#### [Short problem]
In the Bray School article, begin at the passage that has "By Joseph McClain" and stop after "part of it.", then rewrite that passage with "neighbor" changed to "partner".

───── Reading text

Spring 2021 Issue

Bray School Uncovered

Colonial Williamsburg joins William & Mary to research, relocate and interpret 18th-century Bray School for enslaved and free Black children


By Joseph McClain

A small white building that sits tucked away on the William & Mary campus once held an 18th-century school dedicated to the religious education of enslaved and free Black children, researchers have determined.

Now, the university and its neighbor, the Colonial Williamsburg Foundation, are working together to ensure future generations learn about the history of the building and the stories of those who were part of it.

William & Mary and Colonial Williamsburg have forged a partnership regarding the future use of the building, now known as the Bray-Digges House, likely the oldest extant building in the U.S. dedicated to the education of Black children. The agreement calls for relocation of the structure to Colonial Williamsburg’s Historic Area, where it would become the 89th original structure restored by the foundation.

No date has been set for the relocation of the Bray-Digges building, and Colonial Williamsburg and William & Mary are considering a number of potential sites. The building has been known as Prince George House and most recently used as offices for William & Mary’s Department of Military Science, which has been relocated.

──────────
───── Supplied entries

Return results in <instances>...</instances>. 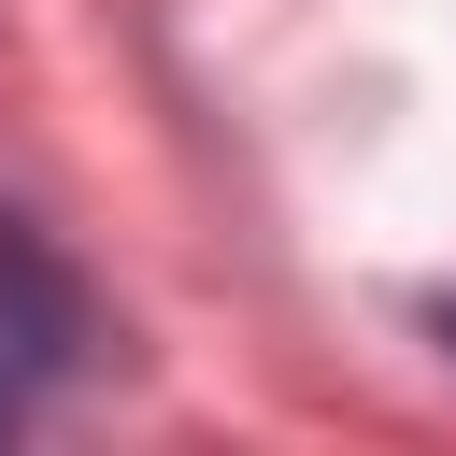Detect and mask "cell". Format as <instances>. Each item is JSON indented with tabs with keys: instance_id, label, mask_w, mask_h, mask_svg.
Returning a JSON list of instances; mask_svg holds the SVG:
<instances>
[{
	"instance_id": "cell-2",
	"label": "cell",
	"mask_w": 456,
	"mask_h": 456,
	"mask_svg": "<svg viewBox=\"0 0 456 456\" xmlns=\"http://www.w3.org/2000/svg\"><path fill=\"white\" fill-rule=\"evenodd\" d=\"M428 328H442V342H456V299H442V314H428Z\"/></svg>"
},
{
	"instance_id": "cell-1",
	"label": "cell",
	"mask_w": 456,
	"mask_h": 456,
	"mask_svg": "<svg viewBox=\"0 0 456 456\" xmlns=\"http://www.w3.org/2000/svg\"><path fill=\"white\" fill-rule=\"evenodd\" d=\"M86 342H100V314H86V285H71V256L0 200V442L86 370Z\"/></svg>"
}]
</instances>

──────────

#### [Exercise result]
By Joseph McClain

A small white building that sits tucked away on the William & Mary campus once held an 18th-century school dedicated to the religious education of enslaved and free Black children, researchers have determined.

Now, the university and its partner, the Colonial Williamsburg Foundation, are working together to ensure future generations learn about the history of the building and the stories of those who were part of it.